# START OF Text excerpt
So first off, you have a bug:

$ cc -O2 -S test.c
test.c: In function ‘add’:
test.c:7:12: warning: function returns address of local variable

Returning the address of a local variable has undefined behavior, if and only if the caller uses that value; this is why your compiler generated code that returned a null pointer, which will crash the program if used but be harmless otherwise. In fact, my copy of GCC generates only this for add:

add:
        xorl    %eax, %eax
        ret

because that treatment of the return value makes the other operations in add be dead code.

(The "only if used" restriction is also why my compiler generates a warning, not a hard error.)

Now, if I modify your program to have well-defined behavior, e.g.

#include <stdio.h>
#include <string.h>

void add(int *sum, int a, int b)
{
    int result = a+b;
    memcpy(sum, &result, sizeof(int));
}

int main(void)
{
    int a;
    add(&a, 1, 2);
    printf("%i\n",a);
    return 0;
}

then I do indeed see assembly code in which the memcpy call has been replaced by inline code:

add:
    addl    %edx, %esi
    movl    %esi, (%rdi)
# END OF Text excerpt
Problems to work on ->
1. Answer these questions about the compiler discussion.
(a) What warning does the compiler report for the function add?
(b) Which two instructions does the author's copy of GCC generate for add in the original program?
(c) In the assembly for the modified program, what has replaced the memcpy call?
2. Print everything in the compiler discussion from "Returning the address" down to "well-defined behavior, e.g.".
# START OF Data lines
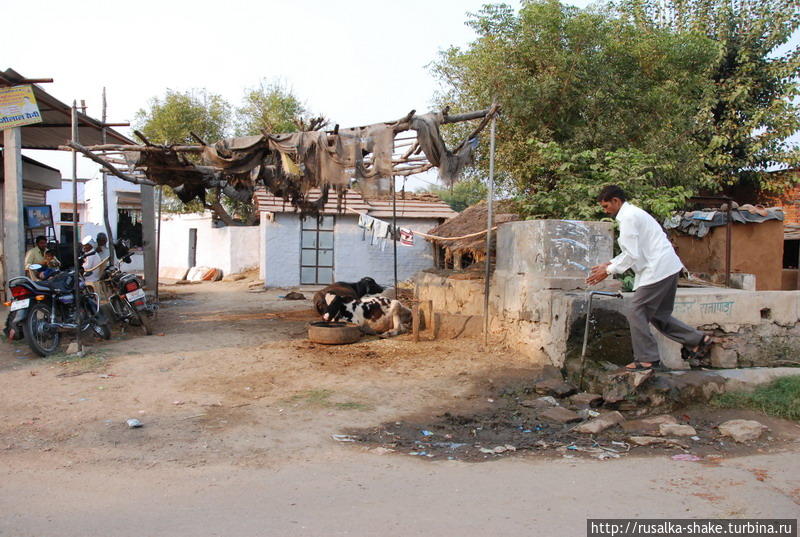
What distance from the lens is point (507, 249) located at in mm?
7883

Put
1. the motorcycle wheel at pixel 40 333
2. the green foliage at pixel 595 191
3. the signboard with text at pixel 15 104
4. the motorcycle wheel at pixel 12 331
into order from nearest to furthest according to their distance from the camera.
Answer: the motorcycle wheel at pixel 40 333 → the motorcycle wheel at pixel 12 331 → the green foliage at pixel 595 191 → the signboard with text at pixel 15 104

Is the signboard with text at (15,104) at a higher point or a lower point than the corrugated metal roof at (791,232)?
higher

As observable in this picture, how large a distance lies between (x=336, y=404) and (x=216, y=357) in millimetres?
2540

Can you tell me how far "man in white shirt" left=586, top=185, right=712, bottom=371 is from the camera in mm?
5312

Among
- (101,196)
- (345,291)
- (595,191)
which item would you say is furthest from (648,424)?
(101,196)

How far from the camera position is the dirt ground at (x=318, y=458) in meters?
3.27

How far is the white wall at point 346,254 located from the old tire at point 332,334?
970 cm

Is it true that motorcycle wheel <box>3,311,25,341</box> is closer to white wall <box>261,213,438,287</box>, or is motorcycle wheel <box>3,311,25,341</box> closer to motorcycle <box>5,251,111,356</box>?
motorcycle <box>5,251,111,356</box>

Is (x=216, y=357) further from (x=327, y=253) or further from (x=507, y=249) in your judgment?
(x=327, y=253)

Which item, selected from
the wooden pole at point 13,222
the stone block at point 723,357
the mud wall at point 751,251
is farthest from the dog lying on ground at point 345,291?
the mud wall at point 751,251

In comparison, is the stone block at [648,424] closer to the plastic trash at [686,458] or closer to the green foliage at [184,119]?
the plastic trash at [686,458]

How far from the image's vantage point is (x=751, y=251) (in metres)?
13.4

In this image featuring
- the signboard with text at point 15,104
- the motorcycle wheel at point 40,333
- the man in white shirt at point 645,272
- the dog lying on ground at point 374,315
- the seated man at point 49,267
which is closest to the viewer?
the man in white shirt at point 645,272

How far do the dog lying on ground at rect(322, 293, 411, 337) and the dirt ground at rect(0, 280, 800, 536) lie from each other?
2066 millimetres
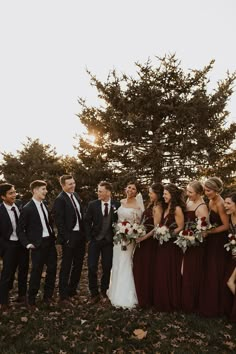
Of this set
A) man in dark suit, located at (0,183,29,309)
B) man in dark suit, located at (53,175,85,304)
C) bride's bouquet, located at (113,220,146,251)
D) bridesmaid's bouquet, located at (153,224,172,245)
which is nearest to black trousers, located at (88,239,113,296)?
man in dark suit, located at (53,175,85,304)

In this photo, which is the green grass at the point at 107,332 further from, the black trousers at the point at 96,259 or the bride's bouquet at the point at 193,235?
the bride's bouquet at the point at 193,235

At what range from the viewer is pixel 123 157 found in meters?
18.7

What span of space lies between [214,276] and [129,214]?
87.0 inches

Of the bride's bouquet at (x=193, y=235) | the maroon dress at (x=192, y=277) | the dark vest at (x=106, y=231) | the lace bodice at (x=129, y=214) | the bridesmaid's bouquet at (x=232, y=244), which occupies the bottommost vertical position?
the maroon dress at (x=192, y=277)

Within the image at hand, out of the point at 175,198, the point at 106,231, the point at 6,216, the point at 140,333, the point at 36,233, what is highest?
the point at 175,198

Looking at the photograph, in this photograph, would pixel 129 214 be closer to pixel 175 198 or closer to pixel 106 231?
pixel 106 231

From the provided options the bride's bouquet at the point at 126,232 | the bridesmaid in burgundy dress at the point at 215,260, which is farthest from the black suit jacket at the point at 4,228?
the bridesmaid in burgundy dress at the point at 215,260

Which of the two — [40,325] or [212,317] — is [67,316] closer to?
[40,325]

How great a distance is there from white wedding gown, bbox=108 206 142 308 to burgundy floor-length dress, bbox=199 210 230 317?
1.47m

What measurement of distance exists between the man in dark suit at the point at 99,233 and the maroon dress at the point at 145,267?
0.71 metres

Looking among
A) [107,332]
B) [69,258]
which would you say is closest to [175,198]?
[69,258]

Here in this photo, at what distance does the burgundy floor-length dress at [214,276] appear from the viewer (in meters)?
6.85

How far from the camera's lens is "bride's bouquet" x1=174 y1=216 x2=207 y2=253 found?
6759 millimetres

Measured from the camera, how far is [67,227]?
7.81 m
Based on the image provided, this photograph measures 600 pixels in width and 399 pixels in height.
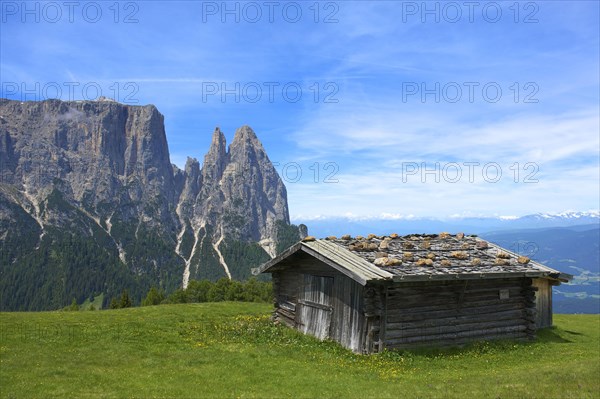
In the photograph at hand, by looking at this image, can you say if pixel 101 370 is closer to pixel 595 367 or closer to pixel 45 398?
pixel 45 398

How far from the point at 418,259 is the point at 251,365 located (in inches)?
378

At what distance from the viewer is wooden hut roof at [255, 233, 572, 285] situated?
19.5 meters

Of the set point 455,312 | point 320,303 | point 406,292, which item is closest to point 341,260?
point 406,292

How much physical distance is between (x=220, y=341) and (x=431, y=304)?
1024cm

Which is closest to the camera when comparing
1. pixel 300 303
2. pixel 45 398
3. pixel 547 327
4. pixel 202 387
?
pixel 45 398

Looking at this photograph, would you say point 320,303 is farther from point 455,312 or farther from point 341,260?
point 455,312

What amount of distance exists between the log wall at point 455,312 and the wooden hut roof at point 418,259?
2.75 feet

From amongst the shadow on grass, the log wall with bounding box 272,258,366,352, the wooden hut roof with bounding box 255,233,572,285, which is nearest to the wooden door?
the log wall with bounding box 272,258,366,352

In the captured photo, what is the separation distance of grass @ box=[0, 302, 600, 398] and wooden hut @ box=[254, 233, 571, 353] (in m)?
0.88

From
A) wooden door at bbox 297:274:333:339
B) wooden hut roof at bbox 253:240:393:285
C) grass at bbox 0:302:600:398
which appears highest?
wooden hut roof at bbox 253:240:393:285

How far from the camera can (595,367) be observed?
50.3 ft

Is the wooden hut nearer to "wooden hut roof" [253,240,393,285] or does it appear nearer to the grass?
"wooden hut roof" [253,240,393,285]

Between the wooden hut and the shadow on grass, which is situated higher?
the wooden hut

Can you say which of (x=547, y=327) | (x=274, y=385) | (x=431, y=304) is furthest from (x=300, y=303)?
(x=547, y=327)
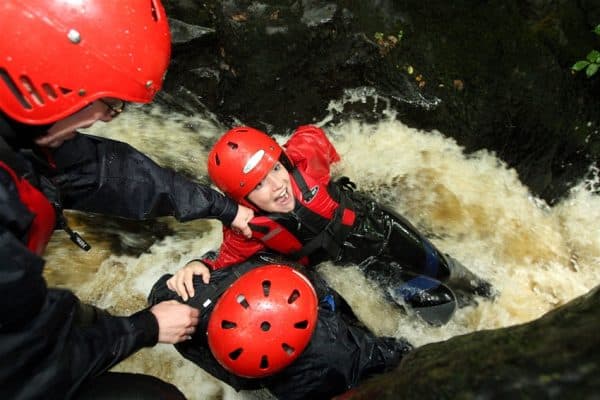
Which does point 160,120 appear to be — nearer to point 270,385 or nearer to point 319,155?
point 319,155

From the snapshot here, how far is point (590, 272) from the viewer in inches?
158

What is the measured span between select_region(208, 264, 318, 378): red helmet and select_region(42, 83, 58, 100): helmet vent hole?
1.41m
# END OF Data lines
Solutions by task ->
1.
(a) "function returns address of local variable"
(b) xorl %eax, %eax and ret
(c) Inline code

2.
Returning the address of a local variable has undefined behavior, if and only if the caller uses that value; this is why your compiler generated code that returned a null pointer, which will crash the program if used but be harmless otherwise. In fact, my copy of GCC generates only this for add:

add:
        xorl    %eax, %eax
        ret

because that treatment of the return value makes the other operations in add be dead code.

(The "only if used" restriction is also why my compiler generates a warning, not a hard error.)

Now, if I modify your program to have well-defined behavior, e.g.